Later, lying next to Margaret as she sleeps, I sense a tingling in my feet and ankles and up into my calves. It is the opposite of numbness. My muscles are awake, my blood moves freely. This halo of warmth creeps over my knees, easing space into the joints, letting the bones of my thighs settle into the mattress. It lingers over my belly, and my gut goes slack, unclenching the muscles at the base of my spine. My lower ribs rise with my breath up off my stomach, stretching the skin from navel to sternum, arching my back. It feels as if my lungs have doubled in size, allowing me to swallow air in great gulp-fulls. My shoulders fall back, my throat opens, the tingling warms my jaw and scalp and then moves through into the folds of my brain, releasing it away from my forehead, letting it rest against the back of my skull. Thus it is that the beast passes out of me, to hover in the darkness above, faceless still, but quarry now, its hours numbered.

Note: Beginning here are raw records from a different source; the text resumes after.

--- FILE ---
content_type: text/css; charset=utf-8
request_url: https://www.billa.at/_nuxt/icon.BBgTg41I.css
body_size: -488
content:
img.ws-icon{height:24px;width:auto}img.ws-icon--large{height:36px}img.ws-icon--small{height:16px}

I get up before dawn, rousing no one but Kelsey, who lifts her head from her blanket in anticipation of her walk, and then scampers toward where the leash hangs by the back door. I pat her on the head, and leave her there, getting what I need from the tool drawer, and going out the other way, through the front door, closing it quietly behind me. Outside, in the charcoal light, it is blessedly cool, as if the fever of summer has broken. It’s still too dark to make out the far side of the sloping meadow at the end of the street. The dew-covered grass blends into the trees silhouetted against the barely brightening sky.

It is the fallow field next to my parents’ cottage, where I played in the tall grass; and the field behind the octagonal house, where I cut paths for the children to ride on; and the hillside in Scotland where I walked with Margaret; and the woodland meadow on the island in Maine. All of these are given back to me now, the landscapes of my happiness, returning in this damp calm, limpid and flooded with life.